YAOUNDÈ, Cameroon – Madagascar is facing a “frightening” humanitarian crisis, according to the head of the German bishops’ international office.

Madagascar is an island nation off the southeast coast of Africa, in the Indian Ocean. The United Nations has warned droughts could push 400,000 people toward starvation in the nation of 26 million people.

“Due to the unprecedented drought of the last few weeks, mass deaths are threatening there. People are living on insects, clay and loose leaves. The situation is disastrous, the extent of hunger frightening. I therefore appeal to the international community to act quickly to prevent an even greater famine,” said Archbishop Dr Ludwig Schick of Bamberg, the chairman of the Commission for the Universal Church of the German Bishops’ Conference, in a letter asking for support for the nation.

Schick was at the head of a delegation that travelled to Madagascar in May 2018 for the eighth meeting of German and African bishops, held in the capital, Antananarivo.

The German archbishop said drought and sandstorms have driven many people from rural areas in search of food.

“Their fields have dried up completely,” he said.

“The south of the country has been hit particularly hard. People there have been dependent on nutritional support from foreign aid organizations for weeks. Children and infants are the worst affected by the hunger. Many of them are only skin and bones,” said Schick.

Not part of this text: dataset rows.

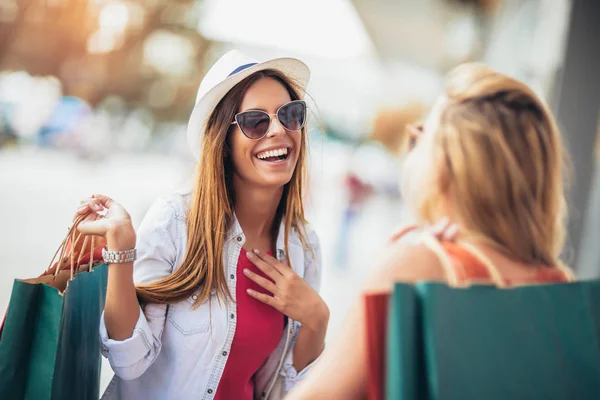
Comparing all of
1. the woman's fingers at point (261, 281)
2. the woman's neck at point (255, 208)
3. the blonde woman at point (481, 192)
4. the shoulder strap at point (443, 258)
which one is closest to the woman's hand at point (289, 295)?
the woman's fingers at point (261, 281)

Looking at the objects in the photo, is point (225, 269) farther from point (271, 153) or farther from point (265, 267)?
point (271, 153)

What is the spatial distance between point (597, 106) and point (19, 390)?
3.26m

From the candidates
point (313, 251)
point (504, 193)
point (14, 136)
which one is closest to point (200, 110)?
point (313, 251)

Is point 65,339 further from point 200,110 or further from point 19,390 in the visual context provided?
point 200,110

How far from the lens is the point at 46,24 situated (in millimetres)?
11898

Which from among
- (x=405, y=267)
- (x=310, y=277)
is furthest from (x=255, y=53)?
(x=405, y=267)

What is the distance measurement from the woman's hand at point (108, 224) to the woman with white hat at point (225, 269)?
0.02 meters

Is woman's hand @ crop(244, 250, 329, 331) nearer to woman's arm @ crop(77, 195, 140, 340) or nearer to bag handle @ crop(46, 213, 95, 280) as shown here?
woman's arm @ crop(77, 195, 140, 340)

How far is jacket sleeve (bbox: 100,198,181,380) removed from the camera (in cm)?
145

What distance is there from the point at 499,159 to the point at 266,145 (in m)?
0.70

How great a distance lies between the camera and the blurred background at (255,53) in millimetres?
3729

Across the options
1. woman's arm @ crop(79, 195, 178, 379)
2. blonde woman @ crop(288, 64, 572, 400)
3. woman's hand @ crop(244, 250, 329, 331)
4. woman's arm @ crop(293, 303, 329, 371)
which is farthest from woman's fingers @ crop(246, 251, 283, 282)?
blonde woman @ crop(288, 64, 572, 400)

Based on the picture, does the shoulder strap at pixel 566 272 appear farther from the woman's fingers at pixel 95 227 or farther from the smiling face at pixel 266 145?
the woman's fingers at pixel 95 227

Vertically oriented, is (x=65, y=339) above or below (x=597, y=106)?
below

He said Catholic relief agencies across Germany, including Caritas and Misereor, “are receiving more and more dramatic calls for help from bishops and project partners on the ground these days.”

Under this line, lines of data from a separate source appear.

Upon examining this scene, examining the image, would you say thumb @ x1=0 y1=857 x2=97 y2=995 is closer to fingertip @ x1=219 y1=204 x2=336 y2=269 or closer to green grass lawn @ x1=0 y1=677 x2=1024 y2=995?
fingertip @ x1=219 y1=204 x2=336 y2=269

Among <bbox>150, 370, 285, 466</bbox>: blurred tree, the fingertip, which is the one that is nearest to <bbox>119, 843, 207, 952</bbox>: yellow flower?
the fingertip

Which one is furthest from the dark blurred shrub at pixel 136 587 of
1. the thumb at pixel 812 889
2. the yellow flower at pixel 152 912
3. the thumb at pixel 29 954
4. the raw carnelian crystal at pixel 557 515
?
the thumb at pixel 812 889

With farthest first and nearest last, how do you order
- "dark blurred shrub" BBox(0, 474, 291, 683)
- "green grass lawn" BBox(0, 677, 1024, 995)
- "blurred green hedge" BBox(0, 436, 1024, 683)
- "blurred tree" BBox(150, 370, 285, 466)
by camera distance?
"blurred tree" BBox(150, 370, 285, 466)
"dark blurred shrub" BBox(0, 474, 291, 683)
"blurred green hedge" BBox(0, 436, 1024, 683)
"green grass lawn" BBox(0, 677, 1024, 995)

But the financial capabilities of the Church agencies means they can’t meet the needs.

“Without radical aid measures, the number of hungry people will double in a very short time. In view of this alarming scenario, the global community has a duty to ensure the survival of the people,” Schick said.

The call comes in the wake of a fresh UN report that shows Madagascar as one of two “highest alert” hunger hotspots, the other country being Ethiopia where over 400,000 people face hunger as a result of the conflict in Tigray.

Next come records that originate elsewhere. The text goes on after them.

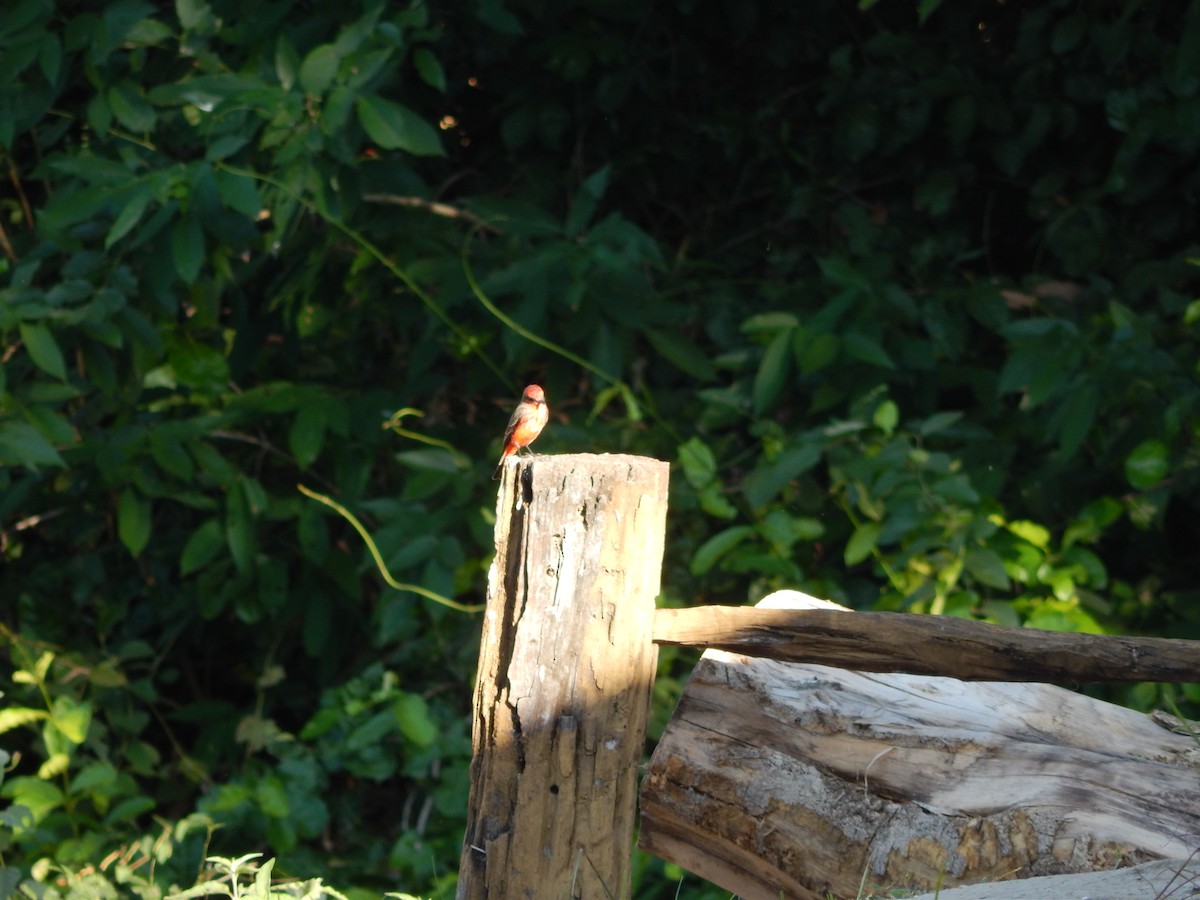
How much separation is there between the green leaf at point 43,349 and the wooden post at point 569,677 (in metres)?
2.03

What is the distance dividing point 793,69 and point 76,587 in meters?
3.37

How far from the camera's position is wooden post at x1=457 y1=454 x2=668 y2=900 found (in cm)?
182

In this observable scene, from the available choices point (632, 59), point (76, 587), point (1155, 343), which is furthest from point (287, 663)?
point (1155, 343)

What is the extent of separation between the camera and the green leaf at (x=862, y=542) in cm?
354

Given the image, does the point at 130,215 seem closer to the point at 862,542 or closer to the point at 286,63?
the point at 286,63

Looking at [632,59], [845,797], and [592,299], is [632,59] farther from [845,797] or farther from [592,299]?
[845,797]

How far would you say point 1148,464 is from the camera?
11.4 feet

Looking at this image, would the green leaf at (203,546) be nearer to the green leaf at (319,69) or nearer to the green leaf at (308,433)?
the green leaf at (308,433)

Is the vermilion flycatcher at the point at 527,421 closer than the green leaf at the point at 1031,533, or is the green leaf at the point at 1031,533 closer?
the vermilion flycatcher at the point at 527,421

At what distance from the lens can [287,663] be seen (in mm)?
5266

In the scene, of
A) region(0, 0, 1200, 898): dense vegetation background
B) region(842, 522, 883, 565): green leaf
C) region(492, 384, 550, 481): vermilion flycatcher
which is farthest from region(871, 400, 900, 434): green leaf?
region(492, 384, 550, 481): vermilion flycatcher

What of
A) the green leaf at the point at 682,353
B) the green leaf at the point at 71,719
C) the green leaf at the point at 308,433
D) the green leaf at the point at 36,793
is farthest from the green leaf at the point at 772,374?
the green leaf at the point at 36,793

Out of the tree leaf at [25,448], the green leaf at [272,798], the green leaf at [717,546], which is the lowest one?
the green leaf at [272,798]

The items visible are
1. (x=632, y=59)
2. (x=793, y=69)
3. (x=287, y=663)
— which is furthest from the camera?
(x=287, y=663)
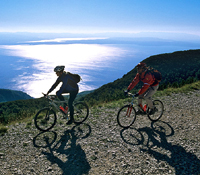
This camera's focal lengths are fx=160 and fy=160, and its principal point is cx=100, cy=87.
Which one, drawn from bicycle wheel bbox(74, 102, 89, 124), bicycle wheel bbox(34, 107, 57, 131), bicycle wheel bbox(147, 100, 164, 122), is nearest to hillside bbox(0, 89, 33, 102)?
bicycle wheel bbox(34, 107, 57, 131)

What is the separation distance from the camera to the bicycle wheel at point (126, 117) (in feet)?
25.3

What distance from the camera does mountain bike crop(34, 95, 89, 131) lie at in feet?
24.4

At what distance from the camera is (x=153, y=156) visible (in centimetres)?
562

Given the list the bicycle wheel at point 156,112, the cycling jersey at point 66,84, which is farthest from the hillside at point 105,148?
the cycling jersey at point 66,84

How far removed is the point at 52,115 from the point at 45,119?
0.37 meters

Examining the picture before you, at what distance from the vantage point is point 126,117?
7914mm

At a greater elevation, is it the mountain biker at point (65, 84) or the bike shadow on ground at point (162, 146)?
the mountain biker at point (65, 84)

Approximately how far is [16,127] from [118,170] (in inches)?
232

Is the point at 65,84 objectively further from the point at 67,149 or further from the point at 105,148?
the point at 105,148

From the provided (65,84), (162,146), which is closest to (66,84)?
(65,84)

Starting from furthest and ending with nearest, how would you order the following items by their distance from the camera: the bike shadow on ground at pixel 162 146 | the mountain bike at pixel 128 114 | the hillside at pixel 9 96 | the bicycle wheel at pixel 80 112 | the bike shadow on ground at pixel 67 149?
the hillside at pixel 9 96
the bicycle wheel at pixel 80 112
the mountain bike at pixel 128 114
the bike shadow on ground at pixel 67 149
the bike shadow on ground at pixel 162 146

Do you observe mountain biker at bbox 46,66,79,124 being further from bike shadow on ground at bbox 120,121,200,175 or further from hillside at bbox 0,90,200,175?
bike shadow on ground at bbox 120,121,200,175

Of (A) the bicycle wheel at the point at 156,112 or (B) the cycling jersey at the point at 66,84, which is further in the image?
(A) the bicycle wheel at the point at 156,112

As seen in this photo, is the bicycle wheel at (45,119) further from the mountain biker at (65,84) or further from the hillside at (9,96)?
the hillside at (9,96)
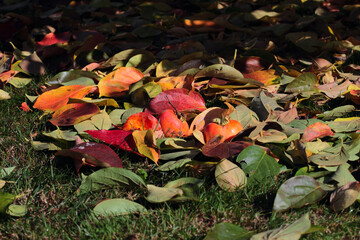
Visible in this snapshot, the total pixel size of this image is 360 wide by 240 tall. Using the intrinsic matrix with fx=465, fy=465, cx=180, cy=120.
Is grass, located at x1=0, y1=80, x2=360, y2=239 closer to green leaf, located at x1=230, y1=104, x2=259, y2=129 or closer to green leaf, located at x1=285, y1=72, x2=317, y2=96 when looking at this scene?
green leaf, located at x1=230, y1=104, x2=259, y2=129

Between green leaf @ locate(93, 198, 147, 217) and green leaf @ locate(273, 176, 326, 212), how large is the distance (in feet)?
1.75

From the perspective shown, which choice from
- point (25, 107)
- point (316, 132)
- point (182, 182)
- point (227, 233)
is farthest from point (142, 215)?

The two UN agencies warned that at least 500,000 children under five in the country’s South are facing “acute malnutrition.”

Shelley Thakral, communications and advocacy specialist with the World Food Program, told The World that the people of Madagascar are merely coping.

Apart from the rations that we give them, often they’re just foraging, eating whatever they can find — that is plants, that are leaves, that is this red cactus fruit. It’s what we call survival coping mechanisms. There’s a word in Malagasy which means ‘empty stomach.’ Children who we met at some of the treatment centers for severe acute malnutrition, children who you would look at and you would think they were tiny toddlers, but they are probably 5 or 6 years old because poor nourishment, underdevelopment, obviously, affects a child’s growth,” she said.

“When you sit in the centers, it’s just silence, you know. There’s no energy for children to laugh, to speak. I met one brother and sister whose mother was in the field. I asked both the little boy and the little girl, his sister, what their names were. They barely could lift their eyes to look at me. And it was so sad to see tiny, tiny children whose childhood has just been almost stolen from them,” Thakral told The World.

According to WFP, 1.14 million people in southern Madagascar don’t have enough food including 14,000 in “catastrophic” conditions, and this will double to 28,000 by October.

Madagascar is the only country that isn’t in conflict but still has people facing “Famine-Humanitarian Catastrophe” in the Integrated Food Security Phase Classification known as the IPC, which is a global partnership of 15 U.N. agencies and international humanitarian organizations that uses five categories to measure food security.

In June, the U.N. and Madagascar’s government launched an appeal for about $155 million to provide life-saving food to prevent a major famine

Lola Castro, WFP’s regional director in southern Africa, told a news conference June 25 that she witnessed “a very dramatic and desperate situation” during her visit with WFP chief David Beasley to Madagascar.

In 28 years working for WFP on four continents, Castro said she had “never seen anything this bad” except in 1998 in Bahr el-Gazal in what is now South Sudan.

Pope Francis visited Madagascar in September 2019, in one of his last international trips before the COVID-19 pandemic.